Anne did not answer. At any other time, she would have sympathized warmly with this prepossessing, youthful couple. At present, her interest and thoughts were so engrossed, that any other feeling was faint within her.
“Mary was speaking of coming down herself,” said the young captain, “to thank you for your goodness. And the gentleman—I have not seen the gentleman!”
“I hear he is ill,” said Anne. “I am only a—a neighbor: but I hear Mr. Lillie’s exertions have hurt him—he has been long an invalid.”
The young man said some words of respectful regret, and then left her to attend to his men. He wished to remove them as soon as possible—especially now, when he heard that there was sickness in the house.
Marget, with a good deal of grumbling, was preparing a breakfast for them. Anne opened the door of a room on the opposite side of the hall—it was Patrick Lillie’s study—and went in. She felt she had a right. In all the world, there was no family so closely connected with her as this.
Upon the table, in the recess of the low projecting window, lay an old Latin book—others of a like nature were scattered round. Anne was sufficiently acquainted with old literature to see that some of these were rare and strange. A small pile, which she could fancy the daily and beloved companions of their owner, lay at one side. The upper one of the pile, was the “Imitatione Christi,” of Thomas a Kempis, in the original Latin—the others were of the same contemplative cast. Old emblematic poems, full of devout conceits: old dialectic philosophy, subtle and shifting—a strange atmosphere for that fragile mind, with its sensitive beauty and feebleness, to breathe and dwell in.
She was thinking of him—with her hands clasped over her eyes, and her head bowed down, she was trying to think what she could do—”looking forward as the aim and expectation of your life—almost, God help us—as your hope—for a thing which you knew would rend your heart, and make your life a desert when it came.” The words returned before her constantly, blinding her mind and stilling it. She could do nothing.

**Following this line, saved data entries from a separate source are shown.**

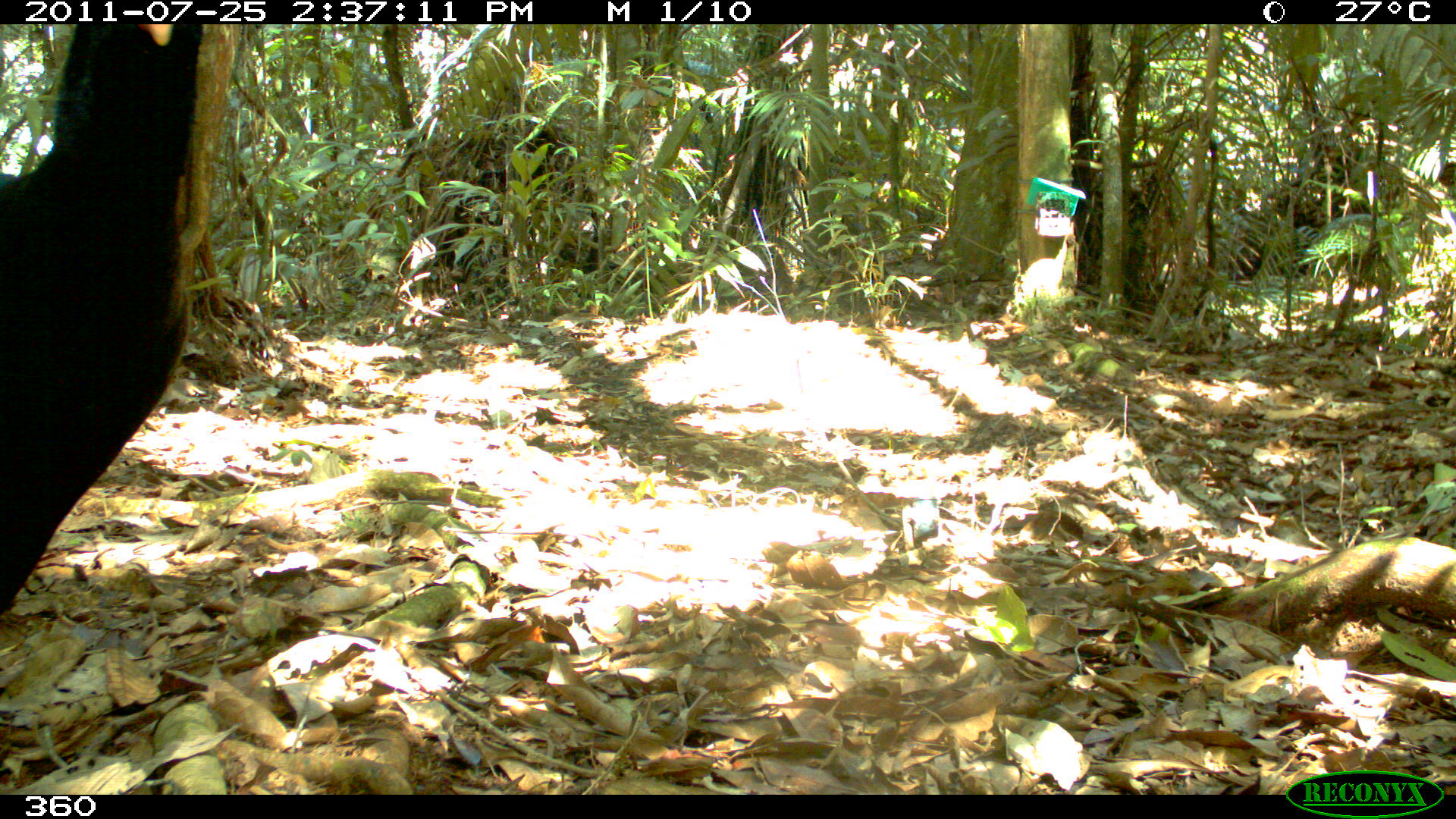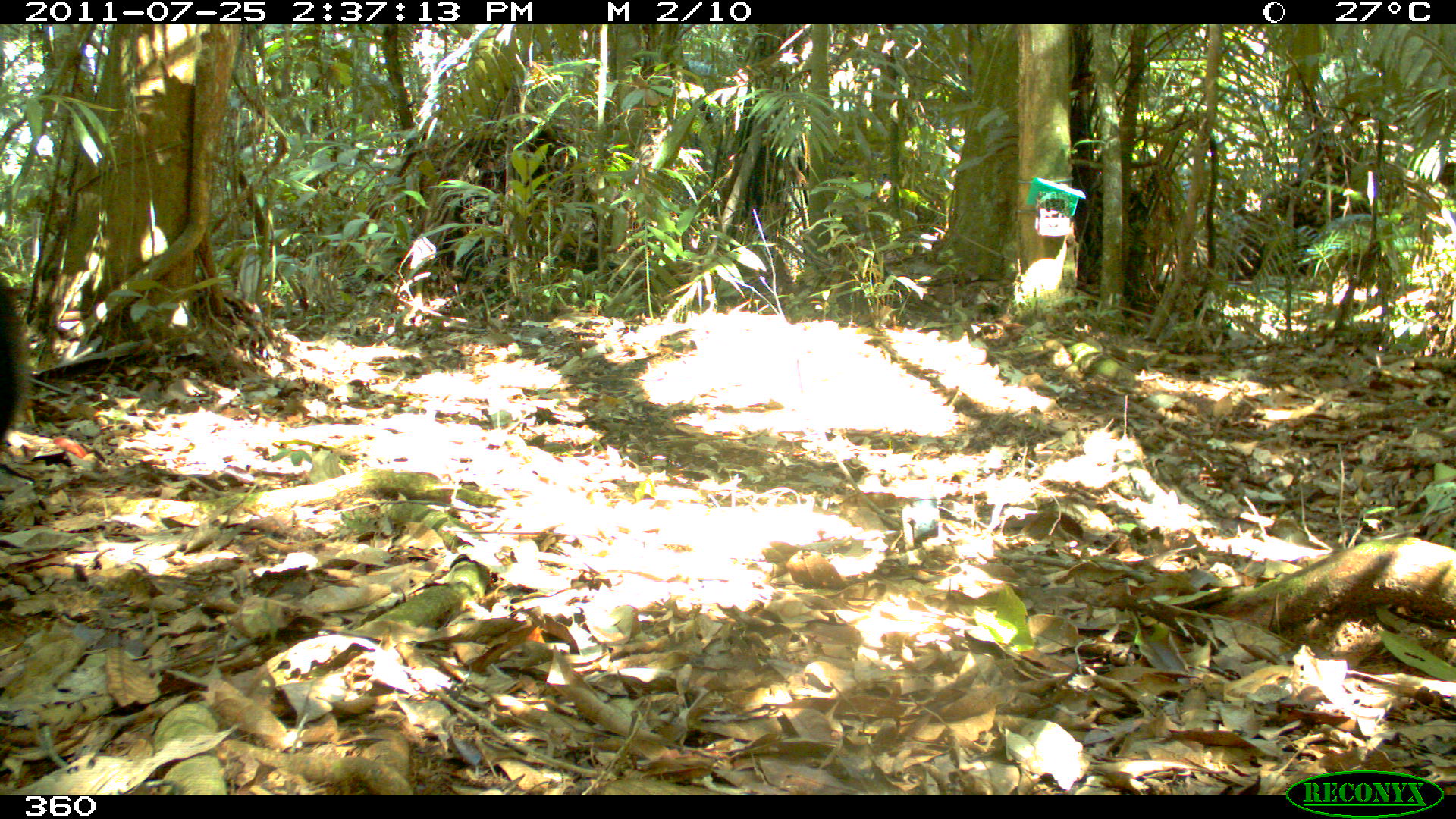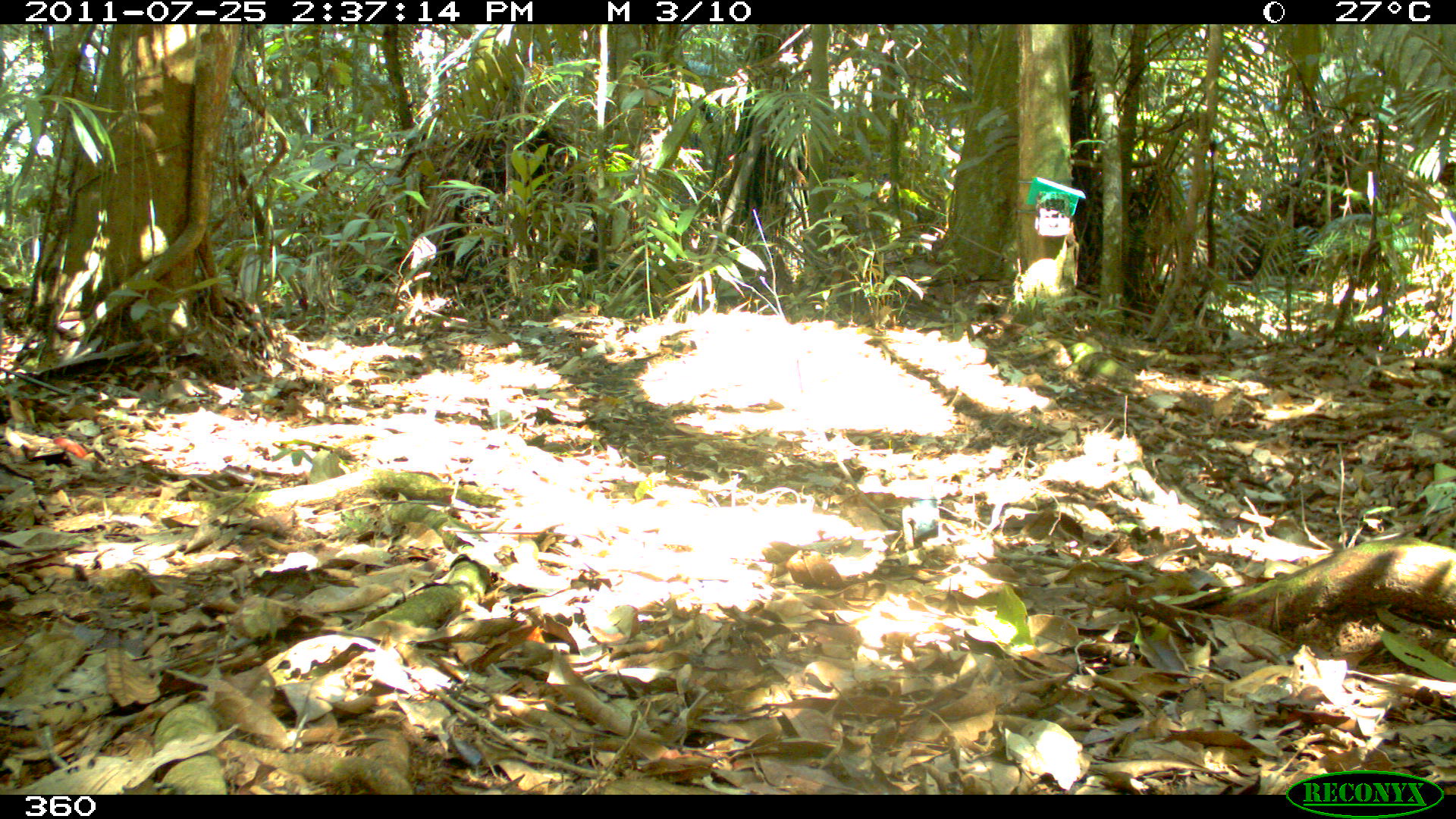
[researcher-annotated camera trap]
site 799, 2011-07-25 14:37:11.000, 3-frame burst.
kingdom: Animalia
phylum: Chordata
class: Aves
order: Galliformes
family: Cracidae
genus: Mitu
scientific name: Mitu tuberosum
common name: razor-billed curassow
Mitu tuberosum (razor-billed curassow).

A hand was laid upon her shoulder. She looked up hastily—it was Christian Lillie. Her eyes were fixed upon Anne with a look of wistful inquiry: her tall figure was slightly bent. Anne saw more clearly than she had ever done before, how attenuated and worn out she was. Yet, in the melancholy face and shadowy frame, there was no trace of greater weariness than usual. She had been watching by a sick-bed all the night—and such a sick-bed!—but she thought of no rest, she evidenced no fatigue. You could fancy the soul within, so constantly awake and watching, that its thin robe of earthly covering needed not the common sustenance of feeble humanity.